Signor Socks in long-shot win
Kilmore trainer Kate Goodrich ended a frustrating time in her career when veteran sprinter Signor Socks staged a form reversal to win at the Moonee Valley twilight meeting.
It was Goodrich’s first win since Changabang won a maiden on her home track six months ago.
An emotional Goodrich said she had had a torrid time recently due to issues with the Kilmore training track.
“It’s been shocking. It’s been financially hard and psychologically it’s been tough,” Goodrich said.
“We don’t have a turf track to work on.”
Signor Socks was sent out a $51 chance in Sunday’s Noor Elaine Farm Hcp (1200m) after running 10th of 11 to Going Spending over 1009m at Seymour when he resumed last month.
However his rider that day, Craig Robertson, reported to Goodrich he had been playing with his tongue and may have rolled it back.
Armed with that information she changed his gear, putting on a cross-over nose band and taking the nose roll off.
Ridden by apprentice Jacob Rule, the seven-year-old led but was clearly headed by the Peter Moody-trained Ben Zena ($5 equal fav) in the straight.
However Signor Socks showed plenty of heart to fight back and win by a short-neck with Rebel Truce ($5.50) running on strongly to finish a half-length away third.
Goodrich races Signor Socks with her partner, former Collingwood back pocket John Hassall.
Hassall took up track riding some time ago with mixed results.
“I reckon I’ve had more injuries than in footy,” Hassall said.
Signor Socks has won five races and been placed eight times from 35 starts for $166,328 in prizemoney.
It was his first win since scoring at $31 on a heavy track at a Saturday meeting at Sandown in July 2009.
The gelding had been placed in three of nine runs at Moonee Valley, including a second to Group One winner Eagle Falls in August 2009 and is clearly the stable favourite
“He’s probably the oldest horse trained at Kilmore but he’s the soundest,” Goodrich said.
“We nearly lost him 12 months ago.
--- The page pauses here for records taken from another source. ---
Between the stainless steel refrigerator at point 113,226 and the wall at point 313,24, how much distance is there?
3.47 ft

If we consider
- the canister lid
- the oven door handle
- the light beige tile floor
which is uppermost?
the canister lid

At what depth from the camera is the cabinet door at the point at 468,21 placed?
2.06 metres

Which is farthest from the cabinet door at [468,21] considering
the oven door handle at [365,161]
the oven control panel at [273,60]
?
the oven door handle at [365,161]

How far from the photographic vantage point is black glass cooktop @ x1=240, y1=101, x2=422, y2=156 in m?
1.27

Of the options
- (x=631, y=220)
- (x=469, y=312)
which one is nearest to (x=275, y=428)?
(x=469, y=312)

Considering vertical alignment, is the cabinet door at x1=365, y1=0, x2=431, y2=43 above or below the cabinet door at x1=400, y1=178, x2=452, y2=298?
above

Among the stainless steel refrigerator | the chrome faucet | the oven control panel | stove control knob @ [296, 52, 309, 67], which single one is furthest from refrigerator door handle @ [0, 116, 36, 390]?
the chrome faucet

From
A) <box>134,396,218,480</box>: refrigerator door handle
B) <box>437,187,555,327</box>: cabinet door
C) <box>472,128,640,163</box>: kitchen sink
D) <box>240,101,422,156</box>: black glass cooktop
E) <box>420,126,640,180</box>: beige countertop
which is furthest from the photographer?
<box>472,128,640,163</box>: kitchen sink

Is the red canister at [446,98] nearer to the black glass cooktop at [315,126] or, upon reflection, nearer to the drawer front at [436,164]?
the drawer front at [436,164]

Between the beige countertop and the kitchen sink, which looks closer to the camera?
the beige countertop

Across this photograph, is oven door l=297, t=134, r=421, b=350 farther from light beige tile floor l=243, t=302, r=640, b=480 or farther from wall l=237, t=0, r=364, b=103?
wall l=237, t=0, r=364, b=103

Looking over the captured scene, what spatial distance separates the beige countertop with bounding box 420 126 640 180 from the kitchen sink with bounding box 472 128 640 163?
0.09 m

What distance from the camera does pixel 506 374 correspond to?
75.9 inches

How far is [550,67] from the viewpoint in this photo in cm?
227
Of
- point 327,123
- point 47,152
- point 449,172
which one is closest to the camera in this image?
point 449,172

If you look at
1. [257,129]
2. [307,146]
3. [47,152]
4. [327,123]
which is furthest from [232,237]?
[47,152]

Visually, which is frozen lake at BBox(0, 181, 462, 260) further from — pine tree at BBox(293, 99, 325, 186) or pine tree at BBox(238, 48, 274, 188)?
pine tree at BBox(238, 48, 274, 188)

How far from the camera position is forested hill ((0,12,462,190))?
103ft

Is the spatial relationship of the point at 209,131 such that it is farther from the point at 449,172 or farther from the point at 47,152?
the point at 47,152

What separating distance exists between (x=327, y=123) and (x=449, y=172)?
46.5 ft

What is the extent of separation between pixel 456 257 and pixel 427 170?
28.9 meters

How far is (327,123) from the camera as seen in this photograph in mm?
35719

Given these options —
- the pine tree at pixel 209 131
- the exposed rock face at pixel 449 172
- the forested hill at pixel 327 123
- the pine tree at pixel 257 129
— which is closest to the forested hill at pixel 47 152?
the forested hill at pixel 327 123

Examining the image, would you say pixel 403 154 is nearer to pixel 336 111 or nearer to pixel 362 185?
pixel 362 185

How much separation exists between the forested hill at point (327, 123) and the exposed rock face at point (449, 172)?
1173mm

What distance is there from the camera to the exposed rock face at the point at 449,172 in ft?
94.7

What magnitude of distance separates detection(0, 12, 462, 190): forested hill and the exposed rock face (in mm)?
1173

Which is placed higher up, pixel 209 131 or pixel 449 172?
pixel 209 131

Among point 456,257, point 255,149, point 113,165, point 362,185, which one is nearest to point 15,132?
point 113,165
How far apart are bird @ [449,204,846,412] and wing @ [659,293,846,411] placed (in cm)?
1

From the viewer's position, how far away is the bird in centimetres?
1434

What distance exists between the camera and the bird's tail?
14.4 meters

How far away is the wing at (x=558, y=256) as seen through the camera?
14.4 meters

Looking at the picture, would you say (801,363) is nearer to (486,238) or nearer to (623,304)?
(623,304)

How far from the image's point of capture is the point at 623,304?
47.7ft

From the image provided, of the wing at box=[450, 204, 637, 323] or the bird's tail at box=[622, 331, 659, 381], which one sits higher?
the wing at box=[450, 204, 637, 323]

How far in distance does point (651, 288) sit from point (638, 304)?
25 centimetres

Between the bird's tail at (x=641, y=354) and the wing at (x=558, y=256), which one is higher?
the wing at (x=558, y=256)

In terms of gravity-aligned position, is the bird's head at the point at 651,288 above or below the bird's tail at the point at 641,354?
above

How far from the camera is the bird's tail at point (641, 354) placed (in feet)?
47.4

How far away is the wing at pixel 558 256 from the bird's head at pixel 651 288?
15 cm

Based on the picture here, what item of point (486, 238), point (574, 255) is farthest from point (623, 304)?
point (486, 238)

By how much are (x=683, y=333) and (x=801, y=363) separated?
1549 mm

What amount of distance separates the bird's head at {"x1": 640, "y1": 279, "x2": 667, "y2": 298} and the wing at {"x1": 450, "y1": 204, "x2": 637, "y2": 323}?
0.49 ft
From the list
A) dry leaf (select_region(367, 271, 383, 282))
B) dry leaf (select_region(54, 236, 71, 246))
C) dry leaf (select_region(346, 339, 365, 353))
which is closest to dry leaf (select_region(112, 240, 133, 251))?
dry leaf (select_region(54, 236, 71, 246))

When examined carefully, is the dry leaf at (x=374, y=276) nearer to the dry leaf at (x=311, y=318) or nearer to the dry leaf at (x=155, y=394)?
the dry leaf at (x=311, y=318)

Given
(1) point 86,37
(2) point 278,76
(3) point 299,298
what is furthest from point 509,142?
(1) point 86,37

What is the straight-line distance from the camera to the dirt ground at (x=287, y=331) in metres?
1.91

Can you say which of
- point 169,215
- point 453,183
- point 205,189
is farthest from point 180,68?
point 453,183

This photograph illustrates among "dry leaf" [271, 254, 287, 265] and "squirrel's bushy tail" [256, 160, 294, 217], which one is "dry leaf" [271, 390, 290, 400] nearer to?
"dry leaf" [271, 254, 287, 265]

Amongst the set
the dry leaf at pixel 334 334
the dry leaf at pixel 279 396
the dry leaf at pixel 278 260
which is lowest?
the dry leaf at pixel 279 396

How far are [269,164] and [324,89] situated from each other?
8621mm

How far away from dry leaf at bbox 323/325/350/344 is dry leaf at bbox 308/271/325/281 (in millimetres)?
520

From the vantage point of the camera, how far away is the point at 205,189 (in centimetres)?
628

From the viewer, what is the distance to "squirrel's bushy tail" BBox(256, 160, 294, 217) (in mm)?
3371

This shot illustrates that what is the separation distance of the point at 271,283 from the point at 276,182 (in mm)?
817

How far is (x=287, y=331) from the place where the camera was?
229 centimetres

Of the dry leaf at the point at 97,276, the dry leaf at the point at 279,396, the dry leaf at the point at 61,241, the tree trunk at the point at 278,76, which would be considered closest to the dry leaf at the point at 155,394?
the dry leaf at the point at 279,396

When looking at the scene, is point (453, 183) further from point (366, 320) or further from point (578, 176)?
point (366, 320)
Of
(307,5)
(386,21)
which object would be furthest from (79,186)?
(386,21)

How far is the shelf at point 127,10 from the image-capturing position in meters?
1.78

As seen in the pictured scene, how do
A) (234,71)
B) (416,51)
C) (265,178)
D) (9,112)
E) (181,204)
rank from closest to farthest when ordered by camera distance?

He got really sick and he’s been part of the family so that was really hard.
“But we knew if we could get him right again he was still the horse, there’s no soundness issues with him.”
It was Rule’s third metropolitan winner since he returned a couple of months ago from a few months off.
“It just got too much, but I always planned to come back,” Rule said.
Rule, who is now with Malua Racing’s Flemington-based trainer John Sadler, still claims 2kg in town but can’t ride below 54kg.